== Source excerpt ==

Objects reflected in water are one of the most (over)photographed subjects I can think of. What makes some of those images interesting is the slight distortion of the reflected scene – like a visual echo, fainter, disrupted just like the auditory ones.

The water must be reasonably still for reflection to work, and so it is no surprise that its reflective surface reminds me of glass.

Glass Blowing is an ancient art, believed to be first found in 1600 BC among the Phoenicians (who were in due course not allowed to travel if they knew the secrets of the art, for fear they would reveal them to potential competitors. Which they, if they escaped, unhesitatingly did….)  Here’s a short  historical overview.

 

https://www.americanvisionwindows.com/history-of-glass-blowing/

 

 

 

I selected three women glass artists because I have mostly come across men in the profession; glass blowing is arduous and not particularly good for your health; given the clannish approach (not just for the Middle Eastern realms) it is no wonder that women emerged relatively late on the scene.

 

But they sure bring their own aesthetic, as you can see in the work below. The first two take their inspiration visibly from nature; the last one, from Japan, has a more indirect approach.

 

 

 

Wind & Water

 

http://www.habatat.com/artist/169-kait-rhoads/

https://www.artsy.net/artist/niyoko-ikuta

 

I thought I would use both landscape and cityscape reflections to show the range; the latter are more glass inspired simply because of the vibrant colors; but I think the former are the ones that echo in the soul. Well, mine.

 

 

It’s a Riddle

I, for the life of me, cannot figure out how a sculptor can see a piece of wood and carve out her/his exact vision of what is hidden in it or what s/he wants it to represent. Another instance of an extreme craft underlying a seemingly effortless artistic product.

I was introduced to wooden sculpture as a child, visiting various churches during travels, and what I most remember is my fascination with the millions of holes made by the woodworms. These days, now more enthusiastically exploring churches, I always wonder about how the facial expressions of the various saints and madonnas could give such testimony to grief or suffering in such static material.

===

-- Task requirements --
1: According to the excerpt about reflections and glass art, when and among whom is glass blowing believed to have first been found?
2: Write the next part of the excerpt about reflections and glass art, picking up after its final sentence.

== Excerpted records ==

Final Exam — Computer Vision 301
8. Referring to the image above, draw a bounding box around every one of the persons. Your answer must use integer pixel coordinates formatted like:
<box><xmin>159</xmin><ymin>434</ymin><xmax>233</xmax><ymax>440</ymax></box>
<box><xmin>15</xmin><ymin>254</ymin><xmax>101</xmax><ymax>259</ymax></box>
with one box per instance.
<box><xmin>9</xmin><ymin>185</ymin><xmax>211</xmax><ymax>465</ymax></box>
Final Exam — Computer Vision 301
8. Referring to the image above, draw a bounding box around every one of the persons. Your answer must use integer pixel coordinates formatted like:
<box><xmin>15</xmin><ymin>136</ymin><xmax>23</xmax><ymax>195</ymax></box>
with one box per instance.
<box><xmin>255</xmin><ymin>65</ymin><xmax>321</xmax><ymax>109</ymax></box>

===

-- Responses to the tasks --
1: In 1600 BC, among the Phoenicians.

2:
However, the place I REALLY want to visit if I could get my act and my finances together, is Inhotim.  It is a contemporary art garden and museum in Brazil, with a wacky history and a mind blowing collection, from all I have read. The founder was recently sentenced to prison for money laundering (rumors had swirled for ages.) In any case, they have a collection of sculptures – benches made from found wood – by artist Hugo Franca that I long to photograph. The link below has a banner that shows some of the amazing works in succession.

Imperial Sculptures, The Benches of Inhotim

Wood sculpture has come a long way from a Madonna statue carved from Lindenwood. Artists from all over the world combine vision and skill to create something modern and yet somehow archaic.  Just look at the kinetic work of Dedy Shofianto. Links below show the diversity, from choice of material to degree of inventiveness.

Hybrid Kinetic Insects Carved from Wood by Dedy Shofianto

Pixelated Wood Sculptures Carved by Hsu Tung Han

And here is an artist from Holland working with found wood:

Bare Bones

In the meantime the Northwest woods have to suffice on this end, offering their own bounty of wood to be marveled at and photographed.

It’s an Enigma.

And it should be one. Landscapes can acquire a strange, beautiful quality inspiring anything from subtle goosebumps to an outright sense of the ominous. At least when photographed in the right light from the correct angle.

A lot of professional photographers have that down pat – partly because they are able to travel to landscapes that are inherently dramatic, partly because they know the craft to make the image focus on something particularly sublime and/or lurking.  I tend to be dismissive of that, be it from jealousy or an allergy to “slick.”

However, I do make exceptions, when the people in question also display intellectual substance; case in point is the essay linked to below,  – long, I warn you, but worth it – from Mark Meyer, a photographer of international renown, the kind you’d want to do your advertising.

Photograph by Mark Meyer

He describes enigmatic beauty but also talks about philosophers’ approach to nature and I found myself concurring with some of the observations made by them and him – on the scale of my own life as a lesser mortal wandering in more quotidian landscapes. This quote rang particularly true: 

https://www.photo-mark.com/notes/apocrypha-wild/

Here are more of my own photographs, taken in Eastern OR and the Silverstar trail in WA. Some I have probably shown before, they are just images I really like.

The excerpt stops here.